The book opens with a section titled The Principles of Braising, which is well worth reading. I read this whole section before digging into the recipes, and I’m so glad I did. In it, Stevens acquaints her reader with the best foods fit for braising, the proper pot shapes and sizes, the importance of browning, the role of aromatics, the braising liquid and so much more. After this opening primer, Stevens lays out the sections by subject, such as Vegetables, Seafood, Poultry & Game, Beef, etc. Each recipe therein includes a narrative and detailed instructions that really help to keep the reader grounded in the process at all times. Many of the recipes offer a suggested wine pairing as well, thanks to Tim Gaiser, which were very welcome as I tend to be a little wine-naïve.

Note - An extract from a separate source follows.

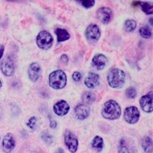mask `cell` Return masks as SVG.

Braising is an activity that takes some preparation as the cooking times are long, and some of the recipes have marinades that require a day or so of advance planning. The old adage of good things coming to those who wait couldn’t be more true for this book. I was delighted to find that as long as I had to wait for some of these dishes – the pay-off in taste was tremendous.
The recipes travel around the world’s palate of braised and slow-cooked dishes, from Italy as in Peperonata or as in the Tuna Steaks Braised with Radicchio, Chickpeas & Rosemary, to Asian treats such as Chicken Do-Piaza, Chicken Goan or Beef Rendang. Braised Pork Chops & Creamy Cabbage satisfy deeply and the Grillades & Grits left me searching my calendar for another occasion to make them.
Some of the recipes serve dual roles: the Braised Leeks with Bacon & Thyme make a reprise as Braised Leeks & Bacon in a Tart. The Pappardelle with Leftover Braised Lamb & Olives is so delicious that I wondered which of the eight recipes for braised lamb I should choose to make for it. The answer for me was the succulent Herb-Stuffed Leg of Lamb Braised in Red Wine.
After the Coq Au Vin, which was the finest chicken dish I have ever eaten, hands down and without question, I had to stop. It won’t be long before I’m back to this book again. It is a cooking treasure in and of itself.